**Provided text**

I have a gravel delivery tomorrow morning (that would be *Saturday morning*) at 8:00--14 tons, a full dumptruck load--to shovel (have shoveled) into the crawlspace/basement after we get the sump pump squared around. Dan finished my worktable and the beadmaking classroom table today and he also brought another worker, Kenneth, with him who put the first coats of polyurethane on the salesroom furniture.

Mike (my webmaster) called midday today to tell me about some anomalies on the studio calendar--seems that somehow when I set the time-zone on the calendar page it also changed the times on the open house from 10-6 to 6am-2pm... whoopsie daisies!

I feel like I've been running in place like a headless chicken (and with as much effect) all day. There was no organization, no master plan, not even any progress that I could tell. I chatted with Craig at Arrow Springs for almost an hour this afternoon about ventilation systems and ended up completely redesigning the ventilation system for the beadmaking classroom--and losing a day of construction on it in the process. I have got to get a grip (and a plan) soon. Sunday is my first day teaching and I still have the prototype pieces to make and all the materials to assemble. At least I'm not trying to teach in my studio!

But for all the the crazy weirdness of the day the highlight happened when I wasn't even there. I ran out to make a bank deposit and get everyone Subway sandwiches for lunch, and when I came back there were two people in the hotshop with Dan and Lee that I did not know. Their names were John and Colleen, and they had received Bullseye's email about the open house and came down for it... today. They came from Greenville SC and didn't discover the mix-up on the dates till they were already to Atlanta and then they thought they'd go ahead and come by to see if I happened to be open already.

Wow were they surprised by the mess that is my studio. But we had a lovely visit, I gave them a little tour of the chaos, and when they saw how truly overwhelmed I was, they offered--several times--to stay and help. I thanked them for the offer, but with all the crap I have all over the floors from the moving around, there was barely room for all of us who were already there working without adding two more bodies (Becky arrived not long after they did). So they'll come back next weekend for the real grand opening (and I expect lots of oohs and ahhs when they see the studio in its finished state!).

In the meantime, there are shipments to unpack, stuff to pack up and move out to one of the (nearly overflowing) sheds, a grip to get. You know, real life! Oh yeah, and lots, and lots of lists to make and last minute stuff to buy. That'll be fun--let's smoke the Visa card some more.

Thursday, October 15, 2009

Going Live

Welcome to the morning! Version 1.0 of the new Siyeh Glass website is up thanks to web designer and very good friend Mike Z. This is not a replacement site for the Siyeh Studio site, it's an additional site for the new Glass Resource Center and will contain all the info about our classes, supplies, my book, etc., etc. Let me know what you think.

**Information supplied**
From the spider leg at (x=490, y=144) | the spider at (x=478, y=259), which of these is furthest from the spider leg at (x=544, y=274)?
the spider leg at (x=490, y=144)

**Objective**
In the studio blog post, rewrite the stretch from "Wow were they" through "its finished state!).", changing "tour" to "walkthrough".

**Complete answer**
Wow were they surprised by the mess that is my studio. But we had a lovely visit, I gave them a little walkthrough of the chaos, and when they saw how truly overwhelmed I was, they offered--several times--to stay and help. I thanked them for the offer, but with all the crap I have all over the floors from the moving around, there was barely room for all of us who were already there working without adding two more bodies (Becky arrived not long after they did). So they'll come back next weekend for the real grand opening (and I expect lots of oohs and ahhs when they see the studio in its finished state!).